According to Bloomberg’ yesterday, New Zealand businesses grew less pessimistic about the economic outlook after the central bank slashed interest rates by the most in seven years.
The NZ Reserve Bank cut rates by a surprise 0.50% last month, after a 0.25% trim in July.
Bloomberg looked at the latest quarterly survey from NZ’s Institute of Economic Research and reported yesterday: "A net 19 percent of companies surveyed last quarter expect the economy will worsen over the next six months. That’s less than a net 64 percent that forecast deterioration in the second quarter. The net figure is calculated by subtracting pessimists from optimists."
And there was a patch of optimism in the report.
But the detailed release from the Institute painted a far less rosy picture.
"Results from NZIER’s Quarterly Survey of Business Opinion (QSBO) for the September 2008 quarter point to a continued recession in the second half of 2008.
"Real Gross Domestic Product (GDP) declined 0.2% in the June 2008 quarter, following a 0.3% decline in the March 2008 quarter, which confirmed the first technical recession in New Zealand since 1997.
"Indicators of domestic trading activity from the latest QSBO suggest that real GDP declined again in the September 2008 quarter, and is likely to decline further in the December quarter, which makes four consecutive quarters of negative growth starting March 2008.
"On a seasonally adjusted basis, a net 32% of firms reported a decline in their own activity and a net 13% expect their trading activity to fall in the next three months.
"The 32% figure is the highest reporting a decline since March 1991. The trading activity indicators and real GDP tend to move together over time, which suggests negative GDP growth in the second half of 2008.<" the Institute concluded.
"92% of the responses to the latest survey were received within two weeks after the Reserve Bank’s announcement on 11 September that it was reducing the Official Cash Rate (OCR) by 50 basis points to 7.50%.
"Virtually all the responses to the survey were in the mail before the 26 September release of data showing a 0.2% decline in real GDP in the June quarter. This decline in real GDP was close to financial market participants’ average expectations.
"Many of the responses were posted around the time of much speculation in the media about the impact on the New Zealand economy of the financial turmoil in the USA."

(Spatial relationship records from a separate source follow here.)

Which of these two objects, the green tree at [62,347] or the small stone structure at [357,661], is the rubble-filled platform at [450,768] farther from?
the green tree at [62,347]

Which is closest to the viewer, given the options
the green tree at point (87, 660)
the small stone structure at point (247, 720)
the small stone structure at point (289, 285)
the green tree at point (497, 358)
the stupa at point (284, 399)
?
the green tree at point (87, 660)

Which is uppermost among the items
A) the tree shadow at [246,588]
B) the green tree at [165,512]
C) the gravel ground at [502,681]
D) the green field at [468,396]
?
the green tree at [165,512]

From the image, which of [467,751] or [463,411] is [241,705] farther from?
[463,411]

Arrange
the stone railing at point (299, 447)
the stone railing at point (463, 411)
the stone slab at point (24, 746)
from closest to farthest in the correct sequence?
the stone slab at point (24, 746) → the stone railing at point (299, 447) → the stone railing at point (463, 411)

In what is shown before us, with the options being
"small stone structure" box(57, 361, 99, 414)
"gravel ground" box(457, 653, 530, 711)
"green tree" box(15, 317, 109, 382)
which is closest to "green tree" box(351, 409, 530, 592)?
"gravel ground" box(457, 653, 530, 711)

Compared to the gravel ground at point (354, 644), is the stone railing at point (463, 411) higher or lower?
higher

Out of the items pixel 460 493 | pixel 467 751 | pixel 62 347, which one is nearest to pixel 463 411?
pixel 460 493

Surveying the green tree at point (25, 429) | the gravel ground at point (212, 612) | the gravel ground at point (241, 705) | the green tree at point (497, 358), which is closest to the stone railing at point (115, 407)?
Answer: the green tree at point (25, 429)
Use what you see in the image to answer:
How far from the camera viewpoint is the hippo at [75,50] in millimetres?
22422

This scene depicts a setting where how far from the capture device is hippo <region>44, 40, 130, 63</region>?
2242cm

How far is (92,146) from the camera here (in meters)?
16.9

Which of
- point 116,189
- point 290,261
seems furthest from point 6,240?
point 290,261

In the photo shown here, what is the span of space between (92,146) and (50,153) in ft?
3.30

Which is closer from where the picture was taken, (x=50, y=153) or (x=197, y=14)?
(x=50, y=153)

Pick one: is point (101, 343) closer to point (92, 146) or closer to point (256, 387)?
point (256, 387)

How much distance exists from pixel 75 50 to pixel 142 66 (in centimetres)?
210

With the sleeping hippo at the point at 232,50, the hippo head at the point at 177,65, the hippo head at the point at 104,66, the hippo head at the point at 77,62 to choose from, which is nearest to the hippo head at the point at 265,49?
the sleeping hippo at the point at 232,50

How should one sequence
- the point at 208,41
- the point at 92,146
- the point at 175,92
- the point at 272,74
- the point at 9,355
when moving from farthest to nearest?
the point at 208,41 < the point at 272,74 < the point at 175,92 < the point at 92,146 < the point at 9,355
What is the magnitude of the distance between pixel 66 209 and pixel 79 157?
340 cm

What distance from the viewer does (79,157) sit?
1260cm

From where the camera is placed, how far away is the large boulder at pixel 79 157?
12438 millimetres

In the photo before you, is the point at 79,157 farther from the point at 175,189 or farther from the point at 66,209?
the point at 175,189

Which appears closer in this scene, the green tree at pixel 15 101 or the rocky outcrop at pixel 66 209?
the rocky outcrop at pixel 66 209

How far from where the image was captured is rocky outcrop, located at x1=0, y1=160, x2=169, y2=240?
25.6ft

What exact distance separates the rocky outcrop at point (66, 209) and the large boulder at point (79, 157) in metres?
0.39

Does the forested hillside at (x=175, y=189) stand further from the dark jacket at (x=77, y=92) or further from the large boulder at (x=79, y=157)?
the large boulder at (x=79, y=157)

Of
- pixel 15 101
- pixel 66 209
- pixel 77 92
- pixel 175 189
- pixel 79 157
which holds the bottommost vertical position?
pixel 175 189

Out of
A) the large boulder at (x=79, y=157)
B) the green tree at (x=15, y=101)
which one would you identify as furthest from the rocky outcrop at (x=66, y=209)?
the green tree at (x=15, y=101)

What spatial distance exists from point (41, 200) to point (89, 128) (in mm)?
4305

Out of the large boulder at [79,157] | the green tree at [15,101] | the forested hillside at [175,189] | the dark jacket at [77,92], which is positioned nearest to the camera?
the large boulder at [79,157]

But there was a reason to Bloomberg’s stance: there was an improvement in what the Institute called the "general business situation" in the country.
"Although indicators of activity were historically low in the latest survey, indicators of confidence about the general business situation improved significantly.
"They remain in the negative territory, however.
"On a seasonally adjusted basis, a net 24% of firms expect the general business situation to deteriorate in the next six months. This figure is down from 54% that expected deterioration in the previous survey.
"The business confidence statistic has improved significantly across all of the four sectors (manufacturers, builders, merchants, and services) and three geographical regions we separately analyse.
"In terms of sectors, firms operating in the merchandise industry recorded the most sizable absolute change in the confidence measure, from -66% to -10%.
"The depreciation of the New Zealand dollar and fall in interest rates over the quarter are likely to have been significant factors in this change. In terms of the three geographical regions we separately analyse, the Upper North Island region recorded the most sizable improvement in the confidence measure, from -67% to -17%."
The Institute’s comments came a day after the NZ Government treasury sharply downgraded its 2008 growth forecasts. They also came before the NZ dollar fell sharply (like the Aussie), dropping 4% on Monday night’s volatile trading before steadying somewhat yesterday.
The government said its budget deficit will be almost twice as large as earlier forecast as the slumping economy cuts tax revenue from consumers and businesses.
The government cut its growth forecast to just 0.1% for the year to March 31, 2009, compared to the May prediction of 1.5%.
In a fiscal and economic update ahead of the November 8 election, the NZ treasury revealed there had been a sharp deterioration in the economy and its outlook prospects since the budget in May.
The news will make the job tougher for Prime Minister Helen Clark in that November 8 poll. It’s continuing to trail the National party in the polls.
The treasury said the government’s cash deficit in the year to June would rise to NZ$5.9 billion compared to the NZ$3.5 billion deficit forecast in May.
New Zealand’s GDP contracted in the first and second quarters of the year, as it eased into the first recession in more than 10 years.
Adding to the pressures on growth, spending and the balance of payments is the slump in global dairy prices: down some 35% and more thanks in part to the economic slump and also the tainted milk scandal in China that has ensnared the big dairy monopoly, Fonterra.
The NZ Treasury expects the economy to recover in the year to March 31, 2010 with growth forecast of 1.8%. But that is down from the May forecast for 2.3%.